**Supplied data:**

________________________________________

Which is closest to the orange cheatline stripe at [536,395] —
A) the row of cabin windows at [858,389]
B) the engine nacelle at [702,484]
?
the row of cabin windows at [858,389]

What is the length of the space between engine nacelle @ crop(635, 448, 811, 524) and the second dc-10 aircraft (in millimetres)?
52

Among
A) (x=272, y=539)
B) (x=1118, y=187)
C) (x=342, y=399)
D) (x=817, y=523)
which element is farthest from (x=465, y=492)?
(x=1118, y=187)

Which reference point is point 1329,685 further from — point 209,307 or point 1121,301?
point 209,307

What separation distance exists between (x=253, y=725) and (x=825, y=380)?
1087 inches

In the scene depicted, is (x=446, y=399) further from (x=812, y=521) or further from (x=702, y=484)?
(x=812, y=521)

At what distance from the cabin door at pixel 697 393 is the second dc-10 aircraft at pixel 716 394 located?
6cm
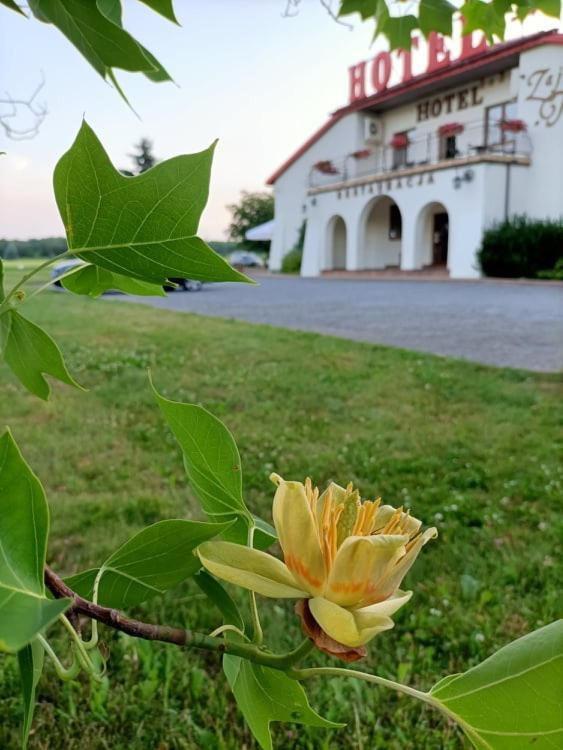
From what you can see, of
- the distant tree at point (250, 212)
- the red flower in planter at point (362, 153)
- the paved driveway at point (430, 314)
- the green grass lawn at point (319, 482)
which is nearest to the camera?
the green grass lawn at point (319, 482)

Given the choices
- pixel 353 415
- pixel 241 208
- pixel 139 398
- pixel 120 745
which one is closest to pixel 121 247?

________________________________________

**Goal:** Leave out the pictures, and give all the records again exactly.

**Task result:**
Which is closest to the orange cheatline stripe at [536,395] —
A) the row of cabin windows at [858,389]
B) the engine nacelle at [702,484]
?
the row of cabin windows at [858,389]

What is the length of the space between engine nacelle @ crop(635, 448, 811, 524) and the second dc-10 aircraft (in millimetres)?
52

Among
A) (x=272, y=539)
B) (x=1118, y=187)
C) (x=342, y=399)
D) (x=817, y=523)
which element is farthest from (x=465, y=492)?
(x=1118, y=187)

Which reference point is point 1329,685 further from — point 209,307 or point 1121,301?
point 209,307

What separation distance exists between (x=253, y=725) and (x=825, y=380)?
1087 inches

In the scene depicted, is (x=446, y=399) further from (x=812, y=521) or further from (x=702, y=484)?
(x=812, y=521)

At what distance from the cabin door at pixel 697 393 is the second dc-10 aircraft at pixel 716 394 located?
6cm
From what you can see, of
- the distant tree at point (250, 212)
- the red flower in planter at point (362, 153)
- the paved driveway at point (430, 314)
- the green grass lawn at point (319, 482)
which is nearest to the camera?
the green grass lawn at point (319, 482)

Given the choices
- pixel 353 415
- pixel 241 208
- pixel 139 398
- pixel 120 745
which one is closest to pixel 121 247?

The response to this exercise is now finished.